A noite era povoada por monstros!
Acordavam-no a meio caminho entre o adormecer das madrugadas cinzentas daquele Abril, com murmúrios sibilinos que lhe sopravam o medo aos ouvidos, o seu hálito gelado, a insinuar-se por entre os lençóis da cama e a expulsar o calor do corpo da mulher que dormia profundamente ao seu lado.
Para ele o pior era nunca saber quando é que eles viriam!
Passavam dias e dias sem o atormentarem, aparentemente esquecidos da sua existência sem importância para o resto do Mundo que jazia para lá do umbral da porta de entrada da habitação familiar. Depois, de repente, reapareciam a encurralar-lhe o ânimo numa esquina sem saída, a tentar tomar-lhe de assalto os últimos redutos de tranquilidade, qual bando de miúdos rufias a molestar um garoto infeliz no pátio da escola.
Nesses dias, nada mais lhe restava para além da decisão assustadora de os enfrentar, empenhando no combate os resquícios de amor-próprio e confiança que conseguisse arrebanhar, entrincheirado num estado de semiconsciência algures entre o sono e o despertar convertido em baluarte de papel contra as frechadas de medo e pânico.
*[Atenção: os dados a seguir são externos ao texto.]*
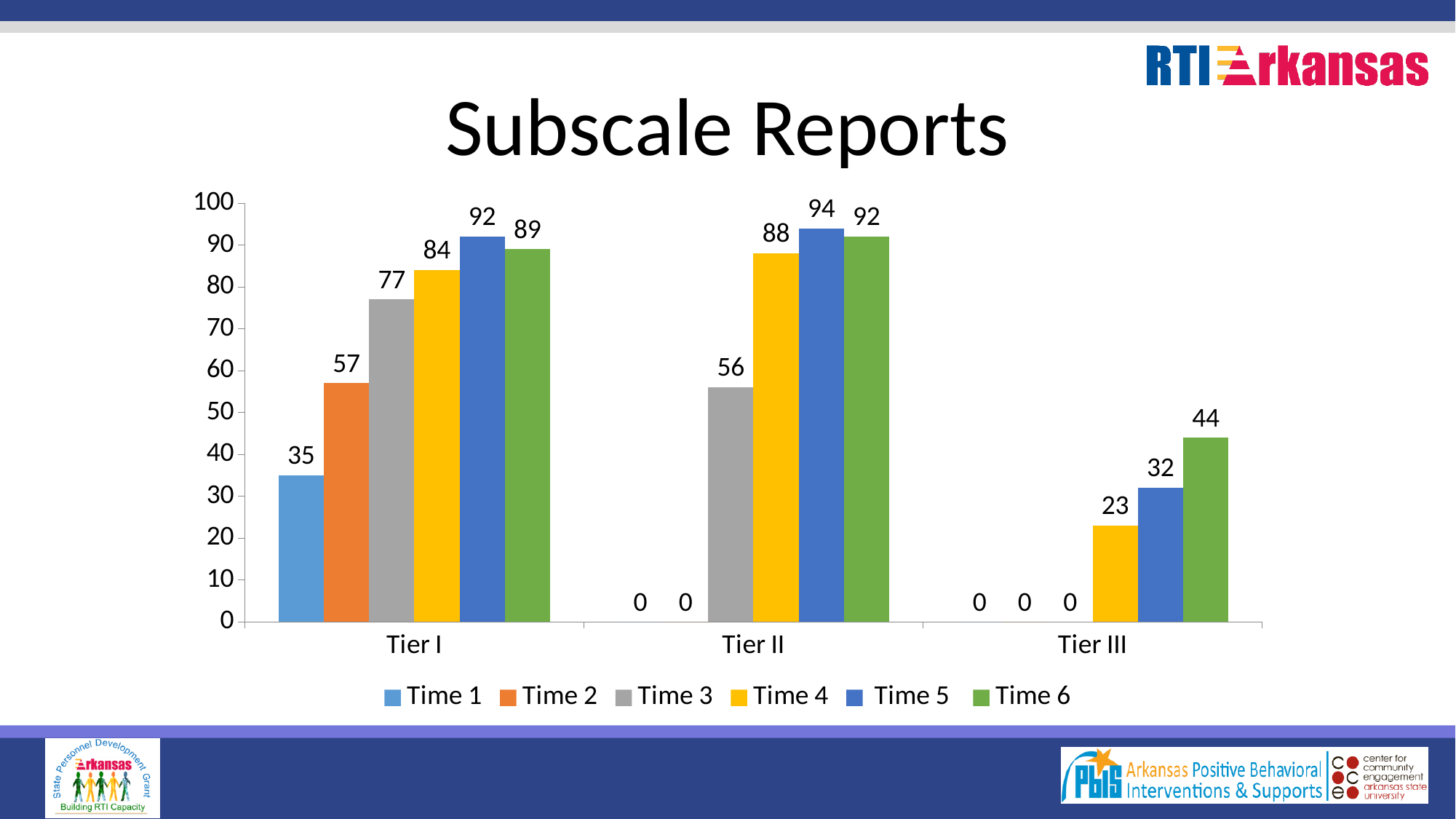
What is the value for Time 6 in Tier III? 44 Which is larger: the Time 4 value in Tier I or the Time 4 value in Tier II? Tier II Which series has the highest value in Tier I? Time 5 What is the difference between the Time 6 and Time 1 values in Tier I? 54 What kind of chart is shown on the slide? Bar chart What is the title of the slide? Subscale Reports How many series does the legend list? 6 Which series has the lowest non-zero value in Tier III? Time 4 What is the value for Time 1 in Tier I? 35 What is the value for Time 5 in Tier II? 94 What is the value for Time 3 in Tier II? 56 How many categories are shown on the x axis? 3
Fechava teimosamente os olhos, tentava acalmar a respiração feita de haustos de ar que mais pareciam os traços interrompidos da sinalização da auto-estrada a fugir debaixo de um carro e injuriava-os mentalmente com todos os apodos que a imaginação lhe sugeria, repetindo para si mesmo, vezes e vezes sem conta, que qualquer fraqueza que demonstrasse se converteria, de imediato, em força motora daqueles demónios saídos do mais profundo de si mesmo.
E os monstros continuavam a sua dança infindável, tirando vez para se virem deleitar com o seu medo, um após o outro, enquanto os restantes flutuavam sádicos, invisíveis, intocáveis, por entre as brumas pardacentas da madrugada, soltando gargalhadas sinistras que só ele ouvia enquanto tentava, sem sucesso, esconder a inquietação entre as almofadas com que construía fortes improvisados para se esconder.
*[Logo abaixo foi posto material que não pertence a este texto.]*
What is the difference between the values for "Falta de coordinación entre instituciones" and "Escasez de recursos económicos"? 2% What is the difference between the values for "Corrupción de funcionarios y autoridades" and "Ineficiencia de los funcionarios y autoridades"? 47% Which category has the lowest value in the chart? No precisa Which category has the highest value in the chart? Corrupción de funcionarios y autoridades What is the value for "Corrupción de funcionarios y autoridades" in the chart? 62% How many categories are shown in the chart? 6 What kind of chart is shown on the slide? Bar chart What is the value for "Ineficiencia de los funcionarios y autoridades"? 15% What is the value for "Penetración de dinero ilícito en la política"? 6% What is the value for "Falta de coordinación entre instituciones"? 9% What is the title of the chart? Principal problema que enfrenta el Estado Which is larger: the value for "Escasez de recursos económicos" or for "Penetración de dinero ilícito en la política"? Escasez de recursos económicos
Por vezes conseguia vencê-los pela simples força da negação da sua existência, o que os privava da sua substancialidade incorpórea. Nesses dias, eles cansavam-se depressa e abandonavam o quarto pelas frinchas estreitas e poeirentas da caixa do estore por onde o vento assobiava com uma fúria gelada durante os dias de tempestade e permitiam-lhe regressar ao doce conforto um sono profundo e tranquilo.
Mas nos outros dias eles pressentiam a sua hesitação, a sua fraqueza, a sua falta de ânimo e porfiavam nos seus intentos. Nesses dias, a noite convertia-se numa batalha ininterrupta contra medos e ansiedades durante horas a fio, um tormento a que só os primeiros fios de luz a coarem-se débeis pela janela mal vedada conseguiam impôr umas tréguas frágeis.
Levantava-se para esconder o desalento e a fadiga debaixo da cama, numa das caixas de plástico translúcidas, na companhia silenciosa de sapatos e chinelos velhos, fazia a barba, tomava banho, vestia-se e escondia as olheiras por detrás de um sorriso falso aparafusado ao rosto. O relógio, esse tirano implacável que lhe governava vida através do movimento lento dos seus ponteiros, dizia-lhe que eram horas de acordar o resto da família.
- Bom dia, querida! Dormiste bem?
Até ao fim do dia era tempo de tréguas. Logo, muito mais logo, o relógio e o cansaço
dar-lhe-iam o sinal de partida para nova refrega do seu cerco de Tróia pessoal.